What this book covers
Chapter 1, Introducing AutoML, begins by explaining the current state of data science and artificial intelligence in industry and why so many companies are having such a hard time extracting value from data. It explains how data scientists work, why their processes are inherently slow, and why they need to be made quicker. Finally, it introduces AutoML as the solution to achieve the return on investment required by industry.
Chapter 2, Getting Started with Azure Machine Learning Service, goes into depth in explaining the different artifacts of Azure Machine Learning and how they integrate to form end-to-end machine learning solutions. You'll learn about datastores, datasets, compute instances, compute clusters, environments, and experiments, and how you use them to create machine learning solutions on Azure.

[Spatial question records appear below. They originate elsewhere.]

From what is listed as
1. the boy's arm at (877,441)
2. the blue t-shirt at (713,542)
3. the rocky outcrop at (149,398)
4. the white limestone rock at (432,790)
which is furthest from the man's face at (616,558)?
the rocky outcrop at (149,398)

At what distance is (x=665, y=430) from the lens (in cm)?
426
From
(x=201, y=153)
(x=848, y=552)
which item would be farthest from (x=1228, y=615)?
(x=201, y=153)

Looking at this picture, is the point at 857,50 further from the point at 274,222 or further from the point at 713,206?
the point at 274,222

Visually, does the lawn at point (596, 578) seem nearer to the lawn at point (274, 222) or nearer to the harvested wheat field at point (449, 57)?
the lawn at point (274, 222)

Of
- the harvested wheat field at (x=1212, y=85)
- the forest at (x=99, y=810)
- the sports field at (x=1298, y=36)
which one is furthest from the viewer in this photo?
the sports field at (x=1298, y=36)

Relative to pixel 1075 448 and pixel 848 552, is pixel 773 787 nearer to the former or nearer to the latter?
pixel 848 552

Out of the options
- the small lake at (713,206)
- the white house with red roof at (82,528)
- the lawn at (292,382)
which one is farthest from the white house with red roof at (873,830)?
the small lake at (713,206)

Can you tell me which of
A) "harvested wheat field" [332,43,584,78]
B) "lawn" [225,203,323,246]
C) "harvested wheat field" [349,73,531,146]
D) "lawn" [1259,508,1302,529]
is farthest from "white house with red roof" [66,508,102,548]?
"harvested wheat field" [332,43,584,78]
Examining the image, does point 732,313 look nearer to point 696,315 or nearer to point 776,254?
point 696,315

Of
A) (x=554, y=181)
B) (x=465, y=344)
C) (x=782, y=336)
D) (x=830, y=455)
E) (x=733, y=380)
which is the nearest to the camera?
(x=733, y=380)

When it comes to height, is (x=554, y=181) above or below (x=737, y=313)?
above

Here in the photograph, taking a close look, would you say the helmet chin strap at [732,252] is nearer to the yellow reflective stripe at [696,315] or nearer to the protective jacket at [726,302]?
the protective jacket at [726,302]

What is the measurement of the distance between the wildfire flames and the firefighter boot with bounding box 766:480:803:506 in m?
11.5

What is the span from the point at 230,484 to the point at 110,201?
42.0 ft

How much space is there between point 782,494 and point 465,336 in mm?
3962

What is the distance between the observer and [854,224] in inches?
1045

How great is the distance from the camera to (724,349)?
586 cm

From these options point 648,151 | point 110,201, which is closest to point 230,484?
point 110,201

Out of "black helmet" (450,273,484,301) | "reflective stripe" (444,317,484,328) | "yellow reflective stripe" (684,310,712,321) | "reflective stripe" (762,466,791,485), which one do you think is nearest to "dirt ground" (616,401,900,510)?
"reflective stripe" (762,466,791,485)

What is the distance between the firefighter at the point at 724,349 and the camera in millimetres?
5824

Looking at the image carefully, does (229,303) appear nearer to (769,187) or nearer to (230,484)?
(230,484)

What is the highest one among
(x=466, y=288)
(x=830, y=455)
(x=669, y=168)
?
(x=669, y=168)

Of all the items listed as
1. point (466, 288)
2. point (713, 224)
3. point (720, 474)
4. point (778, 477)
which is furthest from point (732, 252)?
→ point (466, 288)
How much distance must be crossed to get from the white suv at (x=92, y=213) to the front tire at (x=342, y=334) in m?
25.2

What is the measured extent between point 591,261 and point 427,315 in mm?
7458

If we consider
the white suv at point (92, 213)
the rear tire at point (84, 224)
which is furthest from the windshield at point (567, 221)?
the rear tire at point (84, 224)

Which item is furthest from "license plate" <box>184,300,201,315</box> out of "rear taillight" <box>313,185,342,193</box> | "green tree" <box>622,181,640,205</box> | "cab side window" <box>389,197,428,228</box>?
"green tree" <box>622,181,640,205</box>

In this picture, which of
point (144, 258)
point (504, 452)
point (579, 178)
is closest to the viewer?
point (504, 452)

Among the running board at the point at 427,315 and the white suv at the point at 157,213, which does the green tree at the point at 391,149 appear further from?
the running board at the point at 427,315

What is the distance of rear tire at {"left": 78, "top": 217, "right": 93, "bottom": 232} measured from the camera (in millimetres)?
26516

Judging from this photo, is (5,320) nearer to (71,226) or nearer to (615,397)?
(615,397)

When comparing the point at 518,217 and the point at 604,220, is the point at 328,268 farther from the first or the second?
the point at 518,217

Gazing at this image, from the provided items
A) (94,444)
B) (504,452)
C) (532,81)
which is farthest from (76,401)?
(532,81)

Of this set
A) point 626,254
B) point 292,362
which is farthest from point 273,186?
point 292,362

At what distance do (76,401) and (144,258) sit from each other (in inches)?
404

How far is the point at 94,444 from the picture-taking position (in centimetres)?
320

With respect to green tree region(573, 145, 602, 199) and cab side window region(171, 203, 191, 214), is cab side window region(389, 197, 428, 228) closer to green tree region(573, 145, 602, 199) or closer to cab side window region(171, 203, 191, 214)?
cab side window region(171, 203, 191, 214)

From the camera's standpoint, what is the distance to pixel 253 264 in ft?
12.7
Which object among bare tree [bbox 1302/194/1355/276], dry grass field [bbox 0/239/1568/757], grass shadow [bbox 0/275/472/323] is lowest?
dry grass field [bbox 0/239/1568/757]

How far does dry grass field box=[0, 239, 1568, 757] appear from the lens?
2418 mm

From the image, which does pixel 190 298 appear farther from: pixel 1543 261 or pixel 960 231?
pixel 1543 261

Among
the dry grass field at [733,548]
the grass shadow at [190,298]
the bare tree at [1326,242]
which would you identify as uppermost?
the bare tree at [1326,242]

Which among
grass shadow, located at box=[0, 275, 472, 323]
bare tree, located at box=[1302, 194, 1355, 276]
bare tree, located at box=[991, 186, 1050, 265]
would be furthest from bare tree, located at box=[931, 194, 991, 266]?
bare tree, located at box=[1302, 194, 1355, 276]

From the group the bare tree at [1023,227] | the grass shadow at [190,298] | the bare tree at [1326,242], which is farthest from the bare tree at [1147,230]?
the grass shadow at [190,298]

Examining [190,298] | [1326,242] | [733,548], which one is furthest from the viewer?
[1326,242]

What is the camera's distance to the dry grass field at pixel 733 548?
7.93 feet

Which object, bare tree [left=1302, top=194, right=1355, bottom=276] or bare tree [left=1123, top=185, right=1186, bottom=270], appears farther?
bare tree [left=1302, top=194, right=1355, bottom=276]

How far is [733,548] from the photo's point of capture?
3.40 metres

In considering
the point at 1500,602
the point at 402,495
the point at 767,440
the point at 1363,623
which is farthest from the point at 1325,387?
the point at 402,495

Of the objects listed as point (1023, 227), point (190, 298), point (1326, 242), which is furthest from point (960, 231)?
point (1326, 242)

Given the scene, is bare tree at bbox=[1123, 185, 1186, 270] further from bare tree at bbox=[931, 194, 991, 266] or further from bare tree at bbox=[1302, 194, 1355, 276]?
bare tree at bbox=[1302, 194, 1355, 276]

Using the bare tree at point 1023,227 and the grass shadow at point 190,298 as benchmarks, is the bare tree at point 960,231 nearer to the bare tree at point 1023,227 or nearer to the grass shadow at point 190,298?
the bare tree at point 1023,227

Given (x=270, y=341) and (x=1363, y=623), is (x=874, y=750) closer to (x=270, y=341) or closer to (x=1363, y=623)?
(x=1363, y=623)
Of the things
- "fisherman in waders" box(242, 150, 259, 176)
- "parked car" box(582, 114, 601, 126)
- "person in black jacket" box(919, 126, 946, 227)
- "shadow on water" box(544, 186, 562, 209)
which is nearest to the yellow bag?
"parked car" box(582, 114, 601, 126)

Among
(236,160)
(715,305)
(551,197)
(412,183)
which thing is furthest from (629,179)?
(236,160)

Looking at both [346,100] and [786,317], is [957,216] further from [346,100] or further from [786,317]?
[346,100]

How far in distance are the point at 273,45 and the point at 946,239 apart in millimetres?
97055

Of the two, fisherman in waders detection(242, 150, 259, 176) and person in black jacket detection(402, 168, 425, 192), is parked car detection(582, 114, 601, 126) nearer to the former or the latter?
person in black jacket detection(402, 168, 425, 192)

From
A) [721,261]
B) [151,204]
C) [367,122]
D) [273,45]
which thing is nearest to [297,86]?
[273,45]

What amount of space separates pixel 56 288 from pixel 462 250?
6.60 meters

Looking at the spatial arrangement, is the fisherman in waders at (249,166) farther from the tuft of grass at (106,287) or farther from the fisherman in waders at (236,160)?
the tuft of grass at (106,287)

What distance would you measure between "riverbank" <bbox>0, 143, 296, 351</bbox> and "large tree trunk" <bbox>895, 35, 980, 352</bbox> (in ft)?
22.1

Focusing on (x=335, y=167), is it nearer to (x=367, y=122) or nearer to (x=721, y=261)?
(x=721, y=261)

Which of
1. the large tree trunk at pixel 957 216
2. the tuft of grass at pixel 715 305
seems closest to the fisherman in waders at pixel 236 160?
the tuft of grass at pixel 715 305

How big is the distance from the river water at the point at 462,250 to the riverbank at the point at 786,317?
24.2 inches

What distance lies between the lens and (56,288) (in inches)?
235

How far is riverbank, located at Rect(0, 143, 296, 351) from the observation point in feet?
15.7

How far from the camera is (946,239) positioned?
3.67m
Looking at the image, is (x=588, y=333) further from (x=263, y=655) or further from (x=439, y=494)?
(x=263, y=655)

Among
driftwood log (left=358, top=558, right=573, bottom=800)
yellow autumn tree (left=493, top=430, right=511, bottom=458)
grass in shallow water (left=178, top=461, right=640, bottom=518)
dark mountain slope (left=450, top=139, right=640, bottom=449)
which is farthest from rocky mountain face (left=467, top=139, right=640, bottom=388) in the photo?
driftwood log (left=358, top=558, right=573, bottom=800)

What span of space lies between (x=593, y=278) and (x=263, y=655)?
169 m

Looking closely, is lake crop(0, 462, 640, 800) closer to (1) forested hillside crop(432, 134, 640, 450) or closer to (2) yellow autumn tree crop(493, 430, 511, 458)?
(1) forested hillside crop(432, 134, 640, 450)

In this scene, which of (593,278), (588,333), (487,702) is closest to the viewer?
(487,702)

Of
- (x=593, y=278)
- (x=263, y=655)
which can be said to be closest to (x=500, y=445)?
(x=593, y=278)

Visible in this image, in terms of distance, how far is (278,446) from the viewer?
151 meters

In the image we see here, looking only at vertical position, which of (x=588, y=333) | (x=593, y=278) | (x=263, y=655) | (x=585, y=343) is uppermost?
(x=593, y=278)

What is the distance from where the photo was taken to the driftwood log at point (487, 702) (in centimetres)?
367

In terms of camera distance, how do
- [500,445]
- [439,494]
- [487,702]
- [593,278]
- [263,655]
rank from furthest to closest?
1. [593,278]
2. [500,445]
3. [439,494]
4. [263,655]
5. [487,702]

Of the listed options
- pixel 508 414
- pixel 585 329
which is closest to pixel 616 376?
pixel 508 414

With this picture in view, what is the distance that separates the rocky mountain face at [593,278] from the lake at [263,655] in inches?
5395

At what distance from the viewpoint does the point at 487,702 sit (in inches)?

Chapter 3, Training Your First AutoML Model, will have you create your first AutoML model using publicly available Titanic data. You will use the Azure Machine Learning Studio GUI to upload your data into your workspace, create a dataset, and run an AutoML classification job to predict Titanic survivors. Lastly, you'll use AutoML's explainability features to see which factors were most vital to predicting survival.
Chapter 4, Building an AutoML Regression Solution, will help you train an AutoML regression model using the Azure Machine Learning SDK in Python. You'll learn how to access Jupyter notebooks within Azure Machine Learning, use compute clusters for remote training on the cloud, and create an AutoML model that predicts a number. By the end of this chapter, you will be able to replicate this work for any regression problem you have in the future.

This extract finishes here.